Tess of the d’Urbervilles


“This question of a woman telling her story – the heaviest of crosses to herself – seemed but an amusement to others. It was as if people should laugh at martyrdom.”

In Thomas Hardy’s Tess of the d’Urbervilles, Tess, a poor country girl in her late teens, is raped by a man she thought was her cousin. Her humiliation drives her away from her own town to work as a dairymaid. Deeply sensing that she is impure, she plans never to marry, but her affectionate nature leads her to fall in love with a fellow worker, Angel Clare. Throughout their courtship, Tess struggles with whether she should reveal her secret.

Thomas Hardy describes landscapes like no other author. Reading Tess is as much about the location as the characters. Hardy’s attention to detail brings life and realism to the story. My favorite selection from this particular novel of his was the description of migrating birds as “gaunt spectral creatures with tragical eyes.”

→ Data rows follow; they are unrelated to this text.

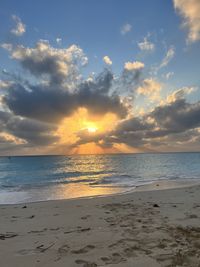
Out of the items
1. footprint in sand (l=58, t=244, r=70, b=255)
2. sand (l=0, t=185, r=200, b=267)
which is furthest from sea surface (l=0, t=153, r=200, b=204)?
footprint in sand (l=58, t=244, r=70, b=255)

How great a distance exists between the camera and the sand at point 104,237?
433 centimetres

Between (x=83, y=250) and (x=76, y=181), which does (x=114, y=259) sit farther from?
(x=76, y=181)

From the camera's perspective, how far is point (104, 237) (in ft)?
18.2

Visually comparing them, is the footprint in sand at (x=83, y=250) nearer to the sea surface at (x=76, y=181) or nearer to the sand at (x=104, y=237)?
the sand at (x=104, y=237)

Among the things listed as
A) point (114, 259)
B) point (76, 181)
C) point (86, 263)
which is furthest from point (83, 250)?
point (76, 181)

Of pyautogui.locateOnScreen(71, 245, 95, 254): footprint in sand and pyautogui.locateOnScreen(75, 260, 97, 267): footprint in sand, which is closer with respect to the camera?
pyautogui.locateOnScreen(75, 260, 97, 267): footprint in sand

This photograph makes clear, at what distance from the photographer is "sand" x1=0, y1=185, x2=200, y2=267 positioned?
171 inches

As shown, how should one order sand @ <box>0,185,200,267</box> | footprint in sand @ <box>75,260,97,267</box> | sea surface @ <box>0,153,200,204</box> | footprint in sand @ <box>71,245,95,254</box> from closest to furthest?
footprint in sand @ <box>75,260,97,267</box>
sand @ <box>0,185,200,267</box>
footprint in sand @ <box>71,245,95,254</box>
sea surface @ <box>0,153,200,204</box>

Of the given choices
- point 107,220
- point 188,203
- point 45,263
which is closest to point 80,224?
point 107,220

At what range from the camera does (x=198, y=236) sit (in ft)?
17.8

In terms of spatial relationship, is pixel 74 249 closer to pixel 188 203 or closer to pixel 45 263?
pixel 45 263

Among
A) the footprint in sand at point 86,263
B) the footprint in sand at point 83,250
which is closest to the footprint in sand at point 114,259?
the footprint in sand at point 86,263

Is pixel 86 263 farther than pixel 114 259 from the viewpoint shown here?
No

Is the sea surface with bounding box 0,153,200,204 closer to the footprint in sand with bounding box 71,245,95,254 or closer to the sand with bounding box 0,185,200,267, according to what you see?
the sand with bounding box 0,185,200,267
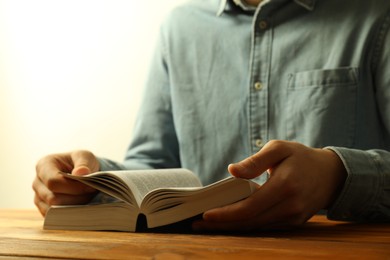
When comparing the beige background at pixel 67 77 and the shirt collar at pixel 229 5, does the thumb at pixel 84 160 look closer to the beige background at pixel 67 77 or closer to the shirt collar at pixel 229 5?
the shirt collar at pixel 229 5

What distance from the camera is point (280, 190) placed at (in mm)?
782

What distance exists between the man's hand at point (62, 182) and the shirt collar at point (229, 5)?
0.51 meters

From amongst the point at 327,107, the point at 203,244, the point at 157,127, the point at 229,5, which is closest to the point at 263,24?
the point at 229,5

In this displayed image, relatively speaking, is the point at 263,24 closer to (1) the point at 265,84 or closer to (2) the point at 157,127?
(1) the point at 265,84

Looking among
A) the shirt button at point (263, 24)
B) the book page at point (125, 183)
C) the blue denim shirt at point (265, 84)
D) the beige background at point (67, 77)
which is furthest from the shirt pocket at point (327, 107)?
the beige background at point (67, 77)

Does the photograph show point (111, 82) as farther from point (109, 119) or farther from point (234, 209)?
point (234, 209)

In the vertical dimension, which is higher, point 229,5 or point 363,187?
point 229,5

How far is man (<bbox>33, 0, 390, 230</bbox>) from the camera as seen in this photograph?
1.22 m

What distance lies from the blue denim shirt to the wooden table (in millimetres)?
362

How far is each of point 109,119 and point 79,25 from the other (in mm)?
325

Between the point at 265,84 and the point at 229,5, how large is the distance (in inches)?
8.9

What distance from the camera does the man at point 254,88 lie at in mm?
1223

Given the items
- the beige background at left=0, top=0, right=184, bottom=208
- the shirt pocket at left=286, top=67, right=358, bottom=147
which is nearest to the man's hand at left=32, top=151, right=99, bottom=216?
the shirt pocket at left=286, top=67, right=358, bottom=147

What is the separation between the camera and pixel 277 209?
800mm
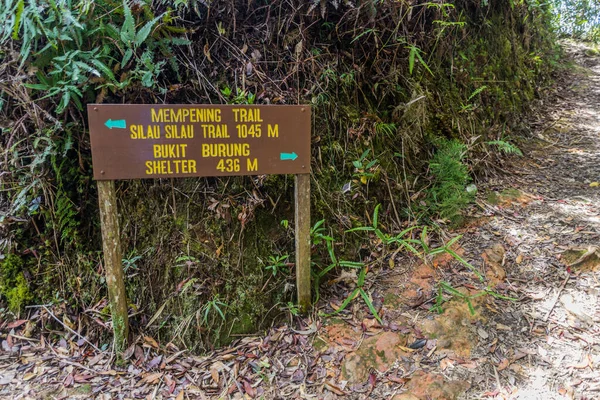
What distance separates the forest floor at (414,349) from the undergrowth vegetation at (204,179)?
22 cm

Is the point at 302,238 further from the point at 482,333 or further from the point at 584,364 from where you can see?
the point at 584,364

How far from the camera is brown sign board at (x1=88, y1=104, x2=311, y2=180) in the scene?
245 cm

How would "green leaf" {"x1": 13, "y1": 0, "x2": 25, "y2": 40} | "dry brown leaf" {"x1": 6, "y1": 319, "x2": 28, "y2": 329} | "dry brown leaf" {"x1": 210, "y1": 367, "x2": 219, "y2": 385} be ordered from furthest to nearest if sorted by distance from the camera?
"dry brown leaf" {"x1": 6, "y1": 319, "x2": 28, "y2": 329}, "dry brown leaf" {"x1": 210, "y1": 367, "x2": 219, "y2": 385}, "green leaf" {"x1": 13, "y1": 0, "x2": 25, "y2": 40}

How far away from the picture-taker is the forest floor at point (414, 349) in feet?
8.18

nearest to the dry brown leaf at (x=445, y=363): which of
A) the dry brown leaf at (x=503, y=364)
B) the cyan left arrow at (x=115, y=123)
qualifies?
the dry brown leaf at (x=503, y=364)

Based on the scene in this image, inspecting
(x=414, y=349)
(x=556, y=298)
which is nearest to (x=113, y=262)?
(x=414, y=349)

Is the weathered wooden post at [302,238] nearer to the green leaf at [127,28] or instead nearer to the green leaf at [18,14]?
the green leaf at [127,28]

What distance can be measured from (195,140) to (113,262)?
3.48 feet

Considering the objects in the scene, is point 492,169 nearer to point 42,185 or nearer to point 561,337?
point 561,337

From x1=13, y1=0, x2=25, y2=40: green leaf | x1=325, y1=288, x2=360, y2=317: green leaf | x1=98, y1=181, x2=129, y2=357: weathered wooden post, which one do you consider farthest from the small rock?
x1=13, y1=0, x2=25, y2=40: green leaf

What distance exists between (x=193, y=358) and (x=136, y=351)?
425 mm

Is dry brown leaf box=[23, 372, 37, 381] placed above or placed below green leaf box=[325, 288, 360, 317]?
below

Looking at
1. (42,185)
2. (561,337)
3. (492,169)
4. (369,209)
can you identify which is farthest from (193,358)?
(492,169)

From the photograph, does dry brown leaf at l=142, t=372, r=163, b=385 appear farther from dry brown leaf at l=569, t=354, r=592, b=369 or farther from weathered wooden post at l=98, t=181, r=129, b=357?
dry brown leaf at l=569, t=354, r=592, b=369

At first I reacted negatively to the portrayal of Tess. She is above all a pure woman, which by 19th-century standards, means she must be passive and subservient. She differs immensely from the strong female characters I normally enjoy reading about from this time period–those from Brontë or Austen novels, or even different Hardy novels. Yet, while considering why Tess should have such a meek personality, I realized that this book–seemingly anti-feminist in modern times–is using Tess’ passivity to make a feminist statement. Hardy had to make Tess the stereotypical good woman of his time because if she were not, people would have rejected his message: rape is not the victim’s fault. If she had been any bolder, the audience may have rejected her innocence, thinking that she “had it coming.”

Overall, I liked this book. I did not enjoy it as much as Return of the Native, because I love stronger and spunkier female characters, but I would recommend reading both. I would recommend Tess only to older audiences though, since the material is more adult.